→ Reading passage:
::::::
It is a belief in one god as
distinct from the belief in several gods. In other words, it applies to
God the mathematical concept of unity, a concept which can only come
into cognition by virtue of contrasts and determinations, and which
forces therefore the believer either to Pantheism or anthropomorphism to
reconcile his belief with his reason. No other resource is left him.
With monotheism there must always be the idea of numerical separateness,
which is incompatible with universal conceptions.
Let him, however, clear his mind of the current admiration for
monotheisms, and impress upon himself that he who would form a
conception of supreme intelligence must do so under the rules of pure
thought, not numerical relation. The logical, not the mathematical,
unity of the divine is the perfection of theological reasoning. Logical
unity does not demand a determination by contrasts; it conveys only the
idea of identity with self. As the logical attainment of truth is the
recognition of identities in apparent diversity, thus leading from the
logically many to the logically one, the assumption of the latter is
eminently justified. Every act of reasoning is an additional proof of
it.[188-1]
Nor does the duality of nature and thought, to which I have alluded, in
any wise contradict this. In pure thought we must understand the
dichotomic process to be the distinction of a positive by a privative,
both logical elements of the same thought, as I have elsewhere shown.
::::::
→ Material:
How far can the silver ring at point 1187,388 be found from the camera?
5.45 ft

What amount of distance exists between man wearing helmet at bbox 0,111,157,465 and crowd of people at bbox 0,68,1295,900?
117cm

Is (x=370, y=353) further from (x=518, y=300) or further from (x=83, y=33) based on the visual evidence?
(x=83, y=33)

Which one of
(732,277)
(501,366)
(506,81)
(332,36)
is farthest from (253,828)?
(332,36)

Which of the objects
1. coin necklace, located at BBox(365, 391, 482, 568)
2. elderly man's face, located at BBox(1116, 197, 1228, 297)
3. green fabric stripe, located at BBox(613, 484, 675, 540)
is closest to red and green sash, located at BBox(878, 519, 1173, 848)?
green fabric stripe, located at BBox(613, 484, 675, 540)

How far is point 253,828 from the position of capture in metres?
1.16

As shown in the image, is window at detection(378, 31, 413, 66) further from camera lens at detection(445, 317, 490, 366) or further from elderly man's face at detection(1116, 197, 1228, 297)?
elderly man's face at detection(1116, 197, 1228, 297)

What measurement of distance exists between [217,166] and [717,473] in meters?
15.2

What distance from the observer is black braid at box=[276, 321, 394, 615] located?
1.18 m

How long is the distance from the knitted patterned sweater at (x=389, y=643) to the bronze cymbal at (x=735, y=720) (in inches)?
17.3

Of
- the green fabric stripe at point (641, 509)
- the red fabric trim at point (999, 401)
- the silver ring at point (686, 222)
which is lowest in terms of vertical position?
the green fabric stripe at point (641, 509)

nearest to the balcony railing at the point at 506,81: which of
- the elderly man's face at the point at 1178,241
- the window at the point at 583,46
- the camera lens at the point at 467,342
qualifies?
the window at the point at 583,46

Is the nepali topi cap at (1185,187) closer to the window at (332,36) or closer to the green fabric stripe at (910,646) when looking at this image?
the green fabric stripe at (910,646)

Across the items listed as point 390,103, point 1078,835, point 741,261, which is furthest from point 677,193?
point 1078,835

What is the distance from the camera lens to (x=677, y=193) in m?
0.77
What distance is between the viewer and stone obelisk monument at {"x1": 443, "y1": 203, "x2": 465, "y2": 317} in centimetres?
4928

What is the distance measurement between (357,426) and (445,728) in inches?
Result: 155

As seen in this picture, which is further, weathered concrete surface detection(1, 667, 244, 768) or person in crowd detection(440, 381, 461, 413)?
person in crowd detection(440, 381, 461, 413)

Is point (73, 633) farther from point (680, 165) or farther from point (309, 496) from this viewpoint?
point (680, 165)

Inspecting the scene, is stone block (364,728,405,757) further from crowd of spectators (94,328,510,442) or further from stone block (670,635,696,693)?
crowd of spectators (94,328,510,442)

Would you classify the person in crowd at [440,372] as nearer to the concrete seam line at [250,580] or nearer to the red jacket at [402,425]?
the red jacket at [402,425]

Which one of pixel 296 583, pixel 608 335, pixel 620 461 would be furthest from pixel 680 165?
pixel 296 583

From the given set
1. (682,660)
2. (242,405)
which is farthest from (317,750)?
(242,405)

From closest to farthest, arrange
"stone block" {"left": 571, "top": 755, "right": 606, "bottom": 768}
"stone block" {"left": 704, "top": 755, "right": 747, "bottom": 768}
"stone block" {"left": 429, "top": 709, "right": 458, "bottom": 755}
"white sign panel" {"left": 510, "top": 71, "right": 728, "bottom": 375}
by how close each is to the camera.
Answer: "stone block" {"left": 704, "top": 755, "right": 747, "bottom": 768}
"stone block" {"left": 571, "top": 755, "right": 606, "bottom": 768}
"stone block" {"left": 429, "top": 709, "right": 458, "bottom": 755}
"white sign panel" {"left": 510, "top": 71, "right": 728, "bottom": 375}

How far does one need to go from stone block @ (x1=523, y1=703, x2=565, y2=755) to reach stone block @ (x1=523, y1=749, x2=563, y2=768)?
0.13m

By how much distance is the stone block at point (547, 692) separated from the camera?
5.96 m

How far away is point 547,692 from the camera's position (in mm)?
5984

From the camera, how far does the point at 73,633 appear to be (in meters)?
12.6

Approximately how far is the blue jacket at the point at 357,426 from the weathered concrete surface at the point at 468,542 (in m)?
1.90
::::::
→ Required task: Copy out the full passage on monotheism and the logical unity of the divine, word for word.

→ Answer for the task:
It is a belief in one god as
distinct from the belief in several gods. In other words, it applies to
God the mathematical concept of unity, a concept which can only come
into cognition by virtue of contrasts and determinations, and which
forces therefore the believer either to Pantheism or anthropomorphism to
reconcile his belief with his reason. No other resource is left him.
With monotheism there must always be the idea of numerical separateness,
which is incompatible with universal conceptions.
Let him, however, clear his mind of the current admiration for
monotheisms, and impress upon himself that he who would form a
conception of supreme intelligence must do so under the rules of pure
thought, not numerical relation. The logical, not the mathematical,
unity of the divine is the perfection of theological reasoning. Logical
unity does not demand a determination by contrasts; it conveys only the
idea of identity with self. As the logical attainment of truth is the
recognition of identities in apparent diversity, thus leading from the
logically many to the logically one, the assumption of the latter is
eminently justified. Every act of reasoning is an additional proof of
it.[188-1]
Nor does the duality of nature and thought, to which I have alluded, in
any wise contradict this. In pure thought we must understand the
dichotomic process to be the distinction of a positive by a privative,
both logical elements of the same thought, as I have elsewhere shown.